Gespielt beiläufig sah ich Peter an, während ich weiter meine Beinmuskulatur auf dem Ergometer lockerte und Peter neben mir auf dem Laufband lief.
Wir konnten beide heute morgen nicht mehr schlafen und waren deshalb schon um 7 Uhr in den Kraftraum des Hotels gegangen, um uns auszupowern. Die anderen schliefen alle noch, denn heute am Sonntag war erst um neun Uhr Frühstück.

„Hm?", murmelte er und guckte nicht mal nach oben, sondern starrte weiter auf seine Füße, die sich wie von selbst bewegen zu schienen. Peter sah aus, als wäre er mit seinen Gedanken ganz woanders.

„Ist alles klar?", versuchte ich es. Vielleicht redete er ja von sich aus. Auch wenn ich das nicht glaubte.

„Ja, klar. Bei dir auch?". Er sah mich immer noch nicht an.

„Ja, aber darum geht es mir nicht. Mit dir ist doch was? Ich habe so einen „kleiner-Bruder-spürt-wenn-es-Peter-nicht-gut-geht - Sensor!"

„Domen du hast gar keinen Sensor, also sei still. Es ist alles gut. Ich hab nur nicht gut geschlafen und meine Schulter tut etwas weh - ich habe sie mir am Freitag gezerrt - das war es. Nichts, was dich beschäftigen müsste."

Er war wirklich eine harte Nuss, aber so war Peter immer. Er redete nie viel über Gefühle. Zumindest nicht mit mir.
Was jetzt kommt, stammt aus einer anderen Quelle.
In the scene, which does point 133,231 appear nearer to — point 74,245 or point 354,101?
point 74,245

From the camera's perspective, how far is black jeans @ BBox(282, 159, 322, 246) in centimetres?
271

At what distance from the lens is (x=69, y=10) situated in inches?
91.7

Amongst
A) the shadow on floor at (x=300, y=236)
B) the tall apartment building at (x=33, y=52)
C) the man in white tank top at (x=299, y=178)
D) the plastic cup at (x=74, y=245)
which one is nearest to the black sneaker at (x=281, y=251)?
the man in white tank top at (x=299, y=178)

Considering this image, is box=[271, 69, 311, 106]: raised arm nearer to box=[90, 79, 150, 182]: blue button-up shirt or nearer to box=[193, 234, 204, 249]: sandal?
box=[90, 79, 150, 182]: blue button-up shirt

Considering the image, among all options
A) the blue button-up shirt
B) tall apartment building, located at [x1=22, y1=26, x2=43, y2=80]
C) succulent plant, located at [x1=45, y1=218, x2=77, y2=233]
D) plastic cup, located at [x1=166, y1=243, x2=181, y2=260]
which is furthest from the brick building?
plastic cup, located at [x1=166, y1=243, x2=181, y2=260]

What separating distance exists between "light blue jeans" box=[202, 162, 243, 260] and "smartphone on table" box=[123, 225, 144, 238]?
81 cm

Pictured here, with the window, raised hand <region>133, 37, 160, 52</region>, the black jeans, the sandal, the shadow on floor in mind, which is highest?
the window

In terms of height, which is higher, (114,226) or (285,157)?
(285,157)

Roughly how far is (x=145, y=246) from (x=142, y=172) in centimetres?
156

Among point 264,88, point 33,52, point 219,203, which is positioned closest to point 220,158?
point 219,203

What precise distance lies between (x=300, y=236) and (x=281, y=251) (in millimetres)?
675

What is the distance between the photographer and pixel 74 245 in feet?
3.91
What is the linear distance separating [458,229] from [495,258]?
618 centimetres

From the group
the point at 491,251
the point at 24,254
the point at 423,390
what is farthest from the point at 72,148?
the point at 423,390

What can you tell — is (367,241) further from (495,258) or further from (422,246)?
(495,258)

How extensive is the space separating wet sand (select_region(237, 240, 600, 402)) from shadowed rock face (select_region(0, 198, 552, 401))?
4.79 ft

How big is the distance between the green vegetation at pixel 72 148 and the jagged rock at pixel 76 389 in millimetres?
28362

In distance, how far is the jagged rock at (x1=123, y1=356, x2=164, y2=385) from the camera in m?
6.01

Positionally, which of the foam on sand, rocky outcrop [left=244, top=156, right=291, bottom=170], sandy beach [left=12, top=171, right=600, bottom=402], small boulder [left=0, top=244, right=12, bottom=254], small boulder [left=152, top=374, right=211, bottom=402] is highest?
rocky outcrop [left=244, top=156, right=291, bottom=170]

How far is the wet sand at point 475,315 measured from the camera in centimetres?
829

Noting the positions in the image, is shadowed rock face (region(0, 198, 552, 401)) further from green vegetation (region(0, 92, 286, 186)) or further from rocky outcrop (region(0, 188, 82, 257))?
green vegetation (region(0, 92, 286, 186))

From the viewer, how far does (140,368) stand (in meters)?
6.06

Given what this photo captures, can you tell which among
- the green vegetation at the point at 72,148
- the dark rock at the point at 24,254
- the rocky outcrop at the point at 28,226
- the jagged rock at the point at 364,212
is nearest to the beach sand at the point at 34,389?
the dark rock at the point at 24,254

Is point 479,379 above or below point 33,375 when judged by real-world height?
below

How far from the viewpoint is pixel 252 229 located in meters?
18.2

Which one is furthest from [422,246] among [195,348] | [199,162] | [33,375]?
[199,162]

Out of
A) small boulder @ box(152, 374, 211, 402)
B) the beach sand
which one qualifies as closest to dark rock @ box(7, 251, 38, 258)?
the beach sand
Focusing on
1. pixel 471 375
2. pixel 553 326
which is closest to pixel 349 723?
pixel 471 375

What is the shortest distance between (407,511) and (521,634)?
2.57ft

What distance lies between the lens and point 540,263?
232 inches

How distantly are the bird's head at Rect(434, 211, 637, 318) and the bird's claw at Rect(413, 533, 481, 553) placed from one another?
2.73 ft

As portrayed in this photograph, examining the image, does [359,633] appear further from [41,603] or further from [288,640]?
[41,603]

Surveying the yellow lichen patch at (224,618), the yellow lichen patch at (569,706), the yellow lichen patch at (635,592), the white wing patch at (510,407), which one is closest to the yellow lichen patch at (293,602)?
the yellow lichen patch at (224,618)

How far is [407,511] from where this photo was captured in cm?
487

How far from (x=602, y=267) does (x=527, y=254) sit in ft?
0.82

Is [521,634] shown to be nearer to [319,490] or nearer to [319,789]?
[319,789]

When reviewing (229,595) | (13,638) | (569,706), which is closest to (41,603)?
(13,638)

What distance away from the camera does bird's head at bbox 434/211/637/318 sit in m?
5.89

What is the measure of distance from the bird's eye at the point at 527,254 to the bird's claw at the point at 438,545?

„Und wieso hast du schlecht geschlafen? Hast du dich mit jemandem gestritten?", tat ich einen auf ahnungslos, denn ich war mir ziemlich sicher, dass es sich bei diesem Jemand um Lolla handelte.
Gestern, nachdem ich sie im Schach geschlagen hatte, hatte Peter das Zimmer verlassen und war kurze Zeit später mit ausdruckslosem Gesicht zurückgekehrt und hatte sich schlafen gelegt, ohne ein Wort zu sagen. Mehr wusste ich aber nicht.

„Keine Ahnung. Nein, habe ich nicht. Manchmal schläft man eben schlecht. Konzentrier dich auf dein Fahrrad und lass mich laufen."

So würde ich gar nichts aus Peter rausbekommen. Ich beschloss, meine Strategie zu ändern.

„Was hast du mit Lolla in deinem Bett gemacht?"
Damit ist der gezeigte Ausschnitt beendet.